The Laboratory of Bioinformatics, I.M. Sechenov First Moscow State Medical University, Moscow, 11991, Russia.
BMC Genomics. 2020 Dec 21;21(Suppl 6):405. doi: 10.1186/s12864-020-6661-6.
Analysis of heterogeneous populations such as viral quasispecies is one of the most challenging bioinformatics problems. Although machine learning models are becoming to be widely employed for analysis of sequence data from such populations, their straightforward application is impeded by multiple challenges associated with technological limitations and biases, difficulty of selection of relevant features and need to compare genomic datasets of different sizes and structures.
We propose a novel preprocessing approach to transform irregular genomic data into normalized image data. Such representation allows to restate the problems of classification and comparison of heterogeneous populations as image classification problems which can be solved using variety of available machine learning tools. We then apply the proposed approach to two important problems in molecular epidemiology: inference of viral infection stage and detection of viral transmission clusters using next-generation sequencing data. The infection staging method has been applied to HCV HVR1 samples collected from 108 recently and 257 chronically infected individuals. The SVM-based image classification approach achieved more than 95% accuracy for both recently and chronically HCV-infected individuals. Clustering has been performed on the data collected from 33 epidemiologically curated outbreaks, yielding more than 97% accuracy.
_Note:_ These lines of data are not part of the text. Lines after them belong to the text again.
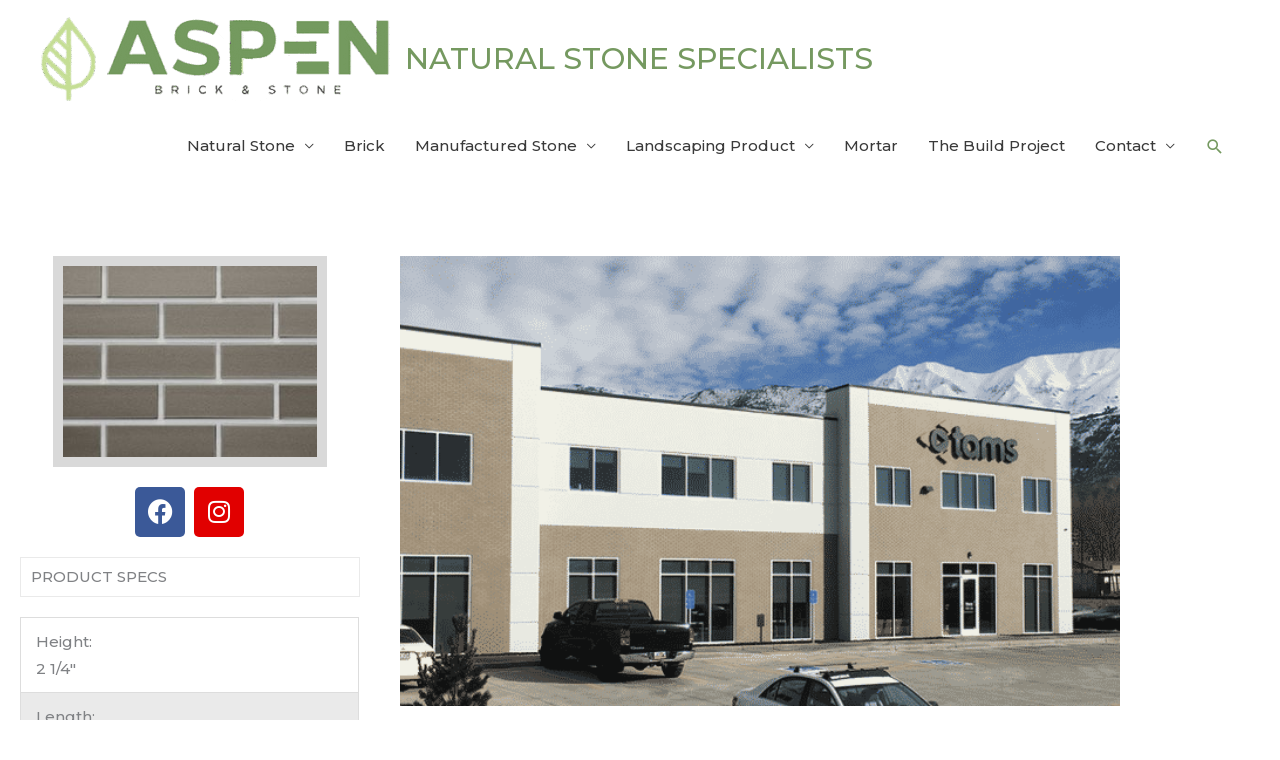

--- FILE ---
content_type: text/css
request_url: https://www.aspenbrickandstone.com/wp-content/uploads/elementor/css/post-4892.css?ver=1768574188
body_size: 577
content:
.elementor-4892 .elementor-element.elementor-element-4e9e9ba > .elementor-background-overlay{opacity:0.5;transition:background 0.3s, border-radius 0.3s, opacity 0.3s;}.elementor-4892 .elementor-element.elementor-element-4e9e9ba{transition:background 0.3s, border 0.3s, border-radius 0.3s, box-shadow 0.3s;margin-top:0px;margin-bottom:0px;padding:60px 0px 20px 0px;}.elementor-4892 .elementor-element.elementor-element-74f9d79 > .elementor-element-populated{border-style:dashed;border-width:0px 0px 0px 0px;border-color:rgba(122,122,122,0.38);margin:0px 0px 0px 0px;--e-column-margin-right:0px;--e-column-margin-left:0px;padding:0px 0px 0px 0px;}.elementor-4892 .elementor-element.elementor-element-133cd0c{margin-top:0px;margin-bottom:30px;}.elementor-4892 .elementor-element.elementor-element-0165c0e:not(.elementor-motion-effects-element-type-background) > .elementor-widget-wrap, .elementor-4892 .elementor-element.elementor-element-0165c0e > .elementor-widget-wrap > .elementor-motion-effects-container > .elementor-motion-effects-layer{background-color:#ffffff;}.elementor-4892 .elementor-element.elementor-element-0165c0e > .elementor-element-populated{transition:background 0.3s, border 0.3s, border-radius 0.3s, box-shadow 0.3s;}.elementor-4892 .elementor-element.elementor-element-0165c0e > .elementor-element-populated > .elementor-background-overlay{transition:background 0.3s, border-radius 0.3s, opacity 0.3s;}.elementor-4892 .elementor-element.elementor-element-c4d0aba img{border-style:solid;border-width:10px 10px 10px 10px;border-color:#D9D9D9;}.elementor-4892 .elementor-element.elementor-element-e61471d .elementor-repeater-item-51549f4.elementor-social-icon{background-color:#E10000;}.elementor-4892 .elementor-element.elementor-element-e61471d{--grid-template-columns:repeat(0, auto);text-align:center;--grid-column-gap:5px;--grid-row-gap:0px;}.elementor-4892 .elementor-element.elementor-element-a9d601f{padding:10px 10px 10px 10px;border-style:solid;border-width:1px 1px 1px 1px;border-color:#EAEAEA;text-align:start;}.elementor-4892 .elementor-element.elementor-element-c638dc3:not(.elementor-motion-effects-element-type-background) > .elementor-widget-wrap, .elementor-4892 .elementor-element.elementor-element-c638dc3 > .elementor-widget-wrap > .elementor-motion-effects-container > .elementor-motion-effects-layer{background-color:#ffffff;}.elementor-4892 .elementor-element.elementor-element-c638dc3 > .elementor-element-populated{transition:background 0.3s, border 0.3s, border-radius 0.3s, box-shadow 0.3s;}.elementor-4892 .elementor-element.elementor-element-c638dc3 > .elementor-element-populated > .elementor-background-overlay{transition:background 0.3s, border-radius 0.3s, opacity 0.3s;}.elementor-4892 .elementor-element.elementor-element-4b143e3.elementor-skin-slideshow .elementor-main-swiper:not(.elementor-thumbnails-swiper){margin-bottom:10px;}.elementor-4892 .elementor-element.elementor-element-4b143e3 .elementor-thumbnails-swiper .elementor-carousel-image{aspect-ratio:4 / 3;}.elementor-4892 .elementor-element.elementor-element-4b143e3 .elementor-swiper-button{font-size:20px;}.elementor-4892 .elementor-element.elementor-element-f23fa32{margin:25px 0px calc(var(--kit-widget-spacing, 0px) + 0px) 0px;padding:10px 10px 10px 10px;border-style:solid;border-width:1px 1px 1px 1px;border-color:#EAEAEA;text-align:start;}@media(max-width:1366px){.elementor-4892 .elementor-element.elementor-element-4b143e3.elementor-skin-slideshow .elementor-main-swiper:not(.elementor-thumbnails-swiper){margin-bottom:10px;}}@media(max-width:1200px){.elementor-4892 .elementor-element.elementor-element-4b143e3.elementor-skin-slideshow .elementor-main-swiper:not(.elementor-thumbnails-swiper){margin-bottom:10px;}}@media(max-width:1024px){.elementor-4892 .elementor-element.elementor-element-4e9e9ba{padding:0px 0px 0px 0px;}.elementor-4892 .elementor-element.elementor-element-133cd0c{padding:20px 20px 20px 20px;}.elementor-4892 .elementor-element.elementor-element-a9d601f{margin:25px 0px calc(var(--kit-widget-spacing, 0px) + 0px) 0px;}.elementor-4892 .elementor-element.elementor-element-4b143e3.elementor-skin-slideshow .elementor-main-swiper:not(.elementor-thumbnails-swiper){margin-bottom:10px;}.elementor-4892 .elementor-element.elementor-element-4b143e3 .elementor-main-swiper:not(.elementor-thumbnails-swiper){height:350px;}}@media(max-width:880px){.elementor-4892 .elementor-element.elementor-element-4b143e3.elementor-skin-slideshow .elementor-main-swiper:not(.elementor-thumbnails-swiper){margin-bottom:10px;}}@media(max-width:767px){.elementor-4892 .elementor-element.elementor-element-4e9e9ba{padding:0px 0px 0px 0px;}.elementor-4892 .elementor-element.elementor-element-133cd0c{margin-top:0px;margin-bottom:0px;padding:30px 20px 20px 20px;}.elementor-4892 .elementor-element.elementor-element-0165c0e{width:100%;}.elementor-4892 .elementor-element.elementor-element-0165c0e > .elementor-element-populated{padding:10px 10px 10px 10px;}.elementor-4892 .elementor-element.elementor-element-c638dc3{width:100%;}.elementor-4892 .elementor-element.elementor-element-c638dc3 > .elementor-element-populated{padding:10px 10px 10px 10px;}.elementor-4892 .elementor-element.elementor-element-4b143e3.elementor-skin-slideshow .elementor-main-swiper:not(.elementor-thumbnails-swiper){margin-bottom:10px;}.elementor-4892 .elementor-element.elementor-element-4b143e3 .elementor-main-swiper:not(.elementor-thumbnails-swiper){height:200px;}}@media(max-width:1024px) and (min-width:768px){.elementor-4892 .elementor-element.elementor-element-0165c0e{width:100%;}.elementor-4892 .elementor-element.elementor-element-c638dc3{width:100%;}}@media(min-width:2400px){.elementor-4892 .elementor-element.elementor-element-4b143e3.elementor-skin-slideshow .elementor-main-swiper:not(.elementor-thumbnails-swiper){margin-bottom:10px;}}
Sequence image normalization method allows for a robust conversion of genomic data into numerical data and overcomes several issues associated with employing machine learning methods to viral populations. Image data also help in the visualization of genomic data. Experimental results demonstrate that the proposed method can be successfully applied to different problems in molecular epidemiology and surveillance of viral diseases. Simple binary classifiers and clustering techniques applied to the image data are equally or more accurate than other models.
对诸如病毒准种等异质群体进行分析是最具挑战性的生物信息学问题之一。尽管机器学习模型正越来越广泛地用于分析来自此类群体的序列数据,但其直接应用受到与技术限制和偏差相关的多重挑战、相关特征选择的困难以及比较不同大小和结构的基因组数据集的需求的阻碍。
我们提出了一种新颖的预处理方法,将不规则的基因组数据转换为归一化的图像数据。这种表示方式允许将异质群体的分类和比较问题重新表述为图像分类问题,这些问题可以使用各种现有的机器学习工具来解决。然后,我们将所提出的方法应用于分子流行病学中的两个重要问题:使用下一代测序数据推断病毒感染阶段和检测病毒传播簇。感染分期方法已应用于从108名近期感染和257名慢性感染个体收集的HCV HVR1样本。基于支持向量机的图像分类方法对近期和慢性HCV感染个体的准确率均超过95%。对从33次经过流行病学整理的疫情中收集的数据进行了聚类,准确率超过97%。
序列图像归一化方法允许将基因组数据稳健地转换为数值数据,并克服了与将机器学习方法应用于病毒群体相关的几个问题。图像数据也有助于基因组数据的可视化。实验结果表明,所提出的方法可以成功应用于分子流行病学和病毒疾病监测中的不同问题。应用于图像数据的简单二元分类器和聚类技术与其他模型一样准确或更准确。